◆ Extracted data ◆
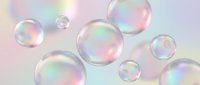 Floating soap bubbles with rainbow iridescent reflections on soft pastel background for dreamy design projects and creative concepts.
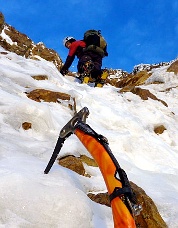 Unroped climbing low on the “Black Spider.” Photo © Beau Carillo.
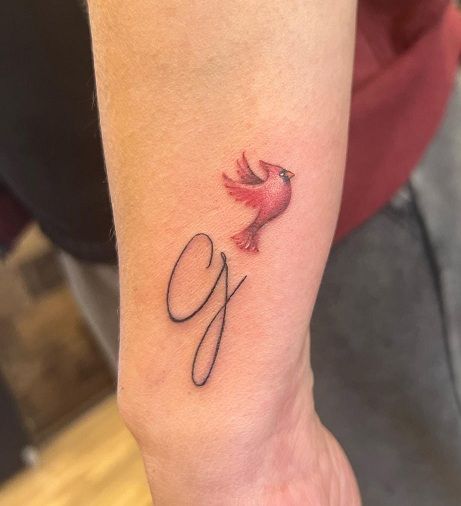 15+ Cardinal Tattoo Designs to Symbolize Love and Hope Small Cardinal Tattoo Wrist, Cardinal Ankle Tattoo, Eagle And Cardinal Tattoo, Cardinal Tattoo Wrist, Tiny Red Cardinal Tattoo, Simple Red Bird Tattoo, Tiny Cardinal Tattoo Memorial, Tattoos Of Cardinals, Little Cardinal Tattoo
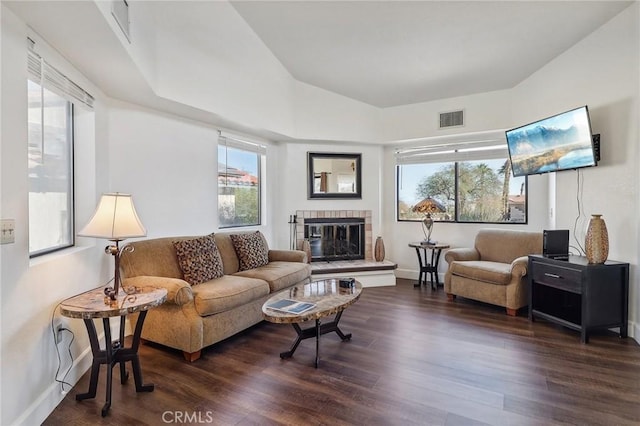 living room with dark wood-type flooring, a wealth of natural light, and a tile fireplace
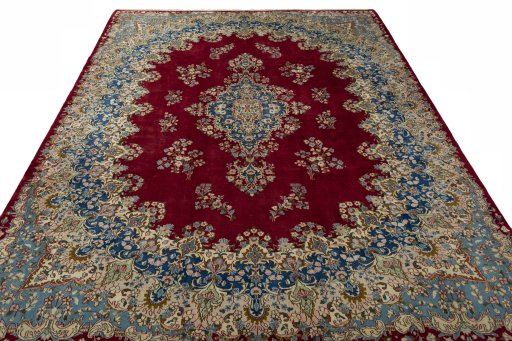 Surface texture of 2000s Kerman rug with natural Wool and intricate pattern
...
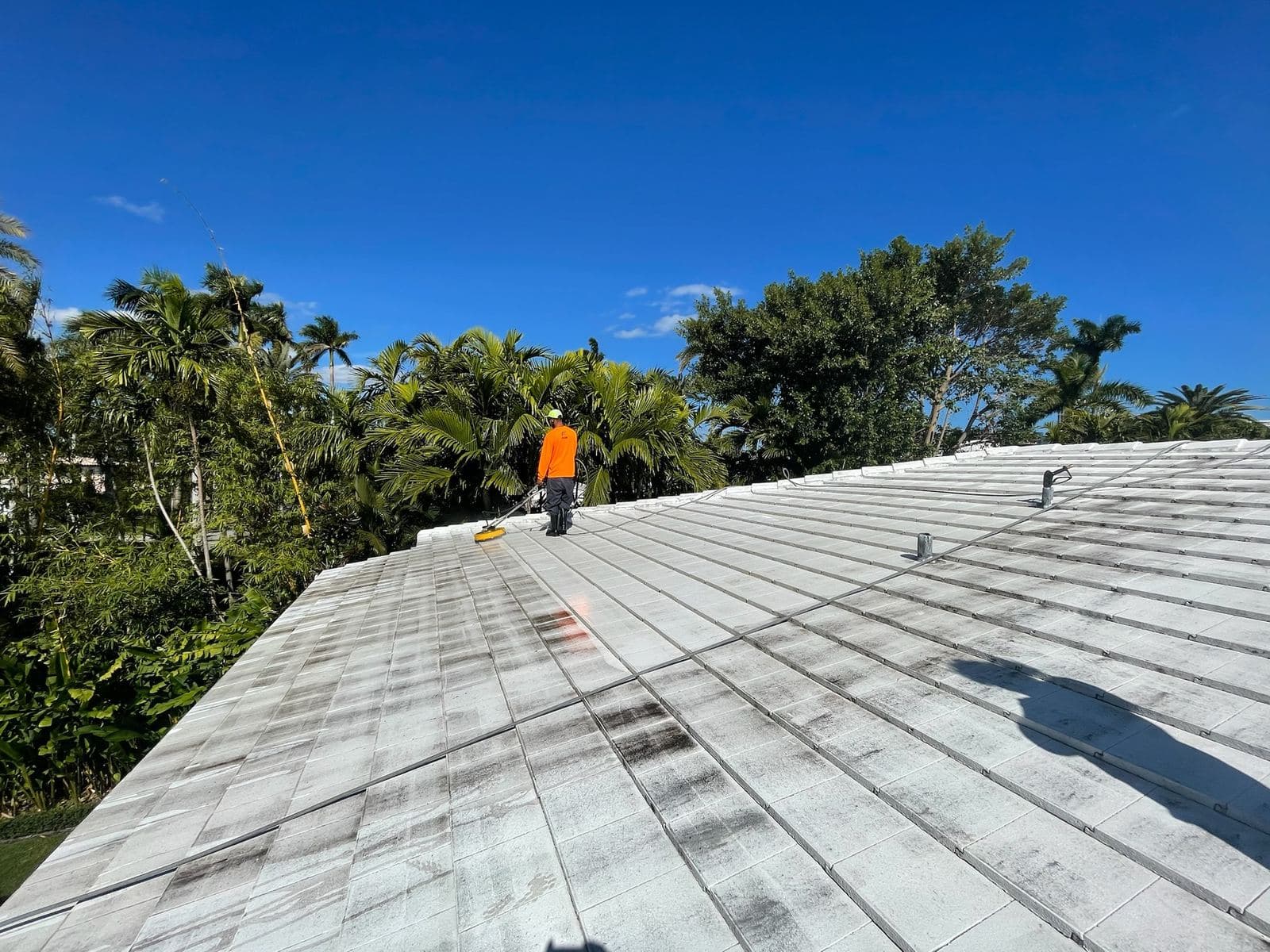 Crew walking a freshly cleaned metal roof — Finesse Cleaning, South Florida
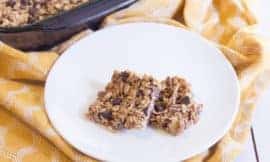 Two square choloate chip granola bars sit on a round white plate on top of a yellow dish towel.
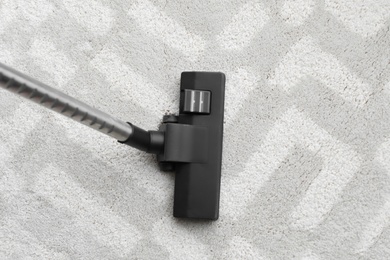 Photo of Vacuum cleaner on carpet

◆ Activity ◆
Beginning at the line that contains "Crew walking a" and ending after the line that contains "Photo of Vacuum cleaner on carpet", set down each line exactly as it stands, leaving the pictures out of your answer.

◆ Response to the exercise ◆
 Crew walking a freshly cleaned metal roof — Finesse Cleaning, South Florida
 Two square choloate chip granola bars sit on a round white plate on top of a yellow dish towel.
 Photo of Vacuum cleaner on carpet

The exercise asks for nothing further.